-- Prompt --
Scan the listing for the word "Capricornis" and report every line that contains it.
Information shown Start Marker
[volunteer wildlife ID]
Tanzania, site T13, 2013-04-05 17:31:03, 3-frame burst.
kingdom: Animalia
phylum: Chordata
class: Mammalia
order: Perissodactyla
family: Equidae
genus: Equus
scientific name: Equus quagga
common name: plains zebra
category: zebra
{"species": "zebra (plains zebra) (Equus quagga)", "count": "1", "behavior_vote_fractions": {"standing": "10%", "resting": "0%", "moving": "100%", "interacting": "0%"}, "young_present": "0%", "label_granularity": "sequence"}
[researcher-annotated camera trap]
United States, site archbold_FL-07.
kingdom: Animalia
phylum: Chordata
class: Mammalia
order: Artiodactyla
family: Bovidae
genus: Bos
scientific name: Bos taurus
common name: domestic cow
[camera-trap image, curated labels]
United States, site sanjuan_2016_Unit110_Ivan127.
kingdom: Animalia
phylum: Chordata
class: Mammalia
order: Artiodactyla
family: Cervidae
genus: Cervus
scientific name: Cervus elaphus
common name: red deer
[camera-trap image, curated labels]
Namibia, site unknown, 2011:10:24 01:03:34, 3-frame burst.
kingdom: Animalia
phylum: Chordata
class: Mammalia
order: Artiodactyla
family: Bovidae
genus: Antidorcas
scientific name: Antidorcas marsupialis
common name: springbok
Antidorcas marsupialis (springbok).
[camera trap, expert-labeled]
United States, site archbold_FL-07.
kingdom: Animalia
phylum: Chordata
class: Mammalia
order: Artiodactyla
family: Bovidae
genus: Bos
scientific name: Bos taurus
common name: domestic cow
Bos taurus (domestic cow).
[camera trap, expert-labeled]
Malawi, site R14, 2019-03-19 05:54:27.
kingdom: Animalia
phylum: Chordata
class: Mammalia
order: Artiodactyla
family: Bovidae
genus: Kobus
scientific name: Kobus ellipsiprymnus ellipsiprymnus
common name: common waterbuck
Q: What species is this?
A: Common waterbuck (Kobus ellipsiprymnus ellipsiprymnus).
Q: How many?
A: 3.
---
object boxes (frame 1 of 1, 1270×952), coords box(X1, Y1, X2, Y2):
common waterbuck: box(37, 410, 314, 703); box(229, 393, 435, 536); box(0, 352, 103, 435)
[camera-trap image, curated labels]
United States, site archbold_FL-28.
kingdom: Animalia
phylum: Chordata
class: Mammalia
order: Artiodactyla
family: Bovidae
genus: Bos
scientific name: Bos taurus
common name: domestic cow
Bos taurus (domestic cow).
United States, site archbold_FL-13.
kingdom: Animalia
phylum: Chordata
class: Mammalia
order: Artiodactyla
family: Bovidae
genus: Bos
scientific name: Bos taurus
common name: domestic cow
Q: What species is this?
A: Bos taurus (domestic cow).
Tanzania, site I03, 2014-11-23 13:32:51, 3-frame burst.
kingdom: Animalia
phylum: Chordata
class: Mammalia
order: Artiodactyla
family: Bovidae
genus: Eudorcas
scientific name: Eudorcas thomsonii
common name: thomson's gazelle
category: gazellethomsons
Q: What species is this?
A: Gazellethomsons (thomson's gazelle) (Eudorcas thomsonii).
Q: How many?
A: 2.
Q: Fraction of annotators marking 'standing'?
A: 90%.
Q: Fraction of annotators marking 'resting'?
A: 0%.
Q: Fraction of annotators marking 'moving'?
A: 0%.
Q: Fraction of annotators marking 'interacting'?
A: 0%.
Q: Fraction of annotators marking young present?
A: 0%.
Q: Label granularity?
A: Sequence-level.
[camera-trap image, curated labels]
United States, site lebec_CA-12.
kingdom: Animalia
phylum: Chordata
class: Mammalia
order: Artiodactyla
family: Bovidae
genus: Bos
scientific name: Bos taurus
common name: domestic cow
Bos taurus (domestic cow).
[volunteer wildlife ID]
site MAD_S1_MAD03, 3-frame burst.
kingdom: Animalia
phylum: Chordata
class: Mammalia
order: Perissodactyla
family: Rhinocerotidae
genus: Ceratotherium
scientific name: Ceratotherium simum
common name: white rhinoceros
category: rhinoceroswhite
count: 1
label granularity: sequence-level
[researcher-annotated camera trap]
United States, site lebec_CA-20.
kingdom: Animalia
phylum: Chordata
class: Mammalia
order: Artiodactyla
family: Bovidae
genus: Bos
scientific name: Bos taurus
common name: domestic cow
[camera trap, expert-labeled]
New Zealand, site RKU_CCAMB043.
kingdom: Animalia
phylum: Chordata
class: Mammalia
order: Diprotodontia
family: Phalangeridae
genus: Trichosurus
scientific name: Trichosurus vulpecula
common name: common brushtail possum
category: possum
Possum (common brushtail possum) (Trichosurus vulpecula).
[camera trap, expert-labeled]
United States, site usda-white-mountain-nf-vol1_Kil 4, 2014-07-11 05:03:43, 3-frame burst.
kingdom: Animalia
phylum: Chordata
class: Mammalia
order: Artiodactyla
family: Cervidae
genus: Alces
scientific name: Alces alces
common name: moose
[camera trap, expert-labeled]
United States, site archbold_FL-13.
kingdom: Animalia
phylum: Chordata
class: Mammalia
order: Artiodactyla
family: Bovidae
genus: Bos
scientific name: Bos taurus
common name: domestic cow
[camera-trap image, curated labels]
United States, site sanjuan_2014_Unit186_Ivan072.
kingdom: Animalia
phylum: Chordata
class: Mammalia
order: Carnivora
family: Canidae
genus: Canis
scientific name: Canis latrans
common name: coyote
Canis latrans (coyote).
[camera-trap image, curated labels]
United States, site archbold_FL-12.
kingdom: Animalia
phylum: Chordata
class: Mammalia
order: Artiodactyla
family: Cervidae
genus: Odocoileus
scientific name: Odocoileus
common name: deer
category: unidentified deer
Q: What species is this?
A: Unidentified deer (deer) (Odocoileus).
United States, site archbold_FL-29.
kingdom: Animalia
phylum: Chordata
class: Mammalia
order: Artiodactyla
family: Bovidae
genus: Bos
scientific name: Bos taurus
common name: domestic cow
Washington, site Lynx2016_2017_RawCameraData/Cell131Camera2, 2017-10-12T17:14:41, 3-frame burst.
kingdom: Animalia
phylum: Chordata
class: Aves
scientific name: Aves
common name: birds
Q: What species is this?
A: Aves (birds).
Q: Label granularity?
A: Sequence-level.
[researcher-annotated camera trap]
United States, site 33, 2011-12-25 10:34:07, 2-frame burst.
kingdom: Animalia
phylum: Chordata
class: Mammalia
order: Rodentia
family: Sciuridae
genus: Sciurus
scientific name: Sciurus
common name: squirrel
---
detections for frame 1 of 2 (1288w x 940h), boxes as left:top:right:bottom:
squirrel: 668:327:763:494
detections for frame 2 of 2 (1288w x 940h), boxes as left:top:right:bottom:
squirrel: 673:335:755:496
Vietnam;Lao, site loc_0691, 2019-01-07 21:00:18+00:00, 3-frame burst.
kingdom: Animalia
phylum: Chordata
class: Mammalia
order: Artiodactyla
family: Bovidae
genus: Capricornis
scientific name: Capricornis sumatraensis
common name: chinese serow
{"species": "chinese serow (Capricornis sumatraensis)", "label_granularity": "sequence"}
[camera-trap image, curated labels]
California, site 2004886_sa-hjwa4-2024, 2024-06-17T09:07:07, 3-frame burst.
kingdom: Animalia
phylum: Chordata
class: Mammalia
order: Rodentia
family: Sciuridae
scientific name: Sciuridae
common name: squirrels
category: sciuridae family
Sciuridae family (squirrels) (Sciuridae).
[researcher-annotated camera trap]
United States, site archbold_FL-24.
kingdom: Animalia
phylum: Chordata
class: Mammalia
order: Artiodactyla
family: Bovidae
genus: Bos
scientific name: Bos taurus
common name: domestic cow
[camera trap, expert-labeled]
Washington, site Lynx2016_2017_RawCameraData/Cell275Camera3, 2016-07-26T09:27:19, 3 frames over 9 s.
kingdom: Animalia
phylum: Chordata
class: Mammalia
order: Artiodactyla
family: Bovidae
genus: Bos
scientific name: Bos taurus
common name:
Information shown End Marker
-- Answer for this exercise --
genus: Capricornis
scientific name: Capricornis sumatraensis
{"species": "chinese serow (Capricornis sumatraensis)", "label_granularity": "sequence"}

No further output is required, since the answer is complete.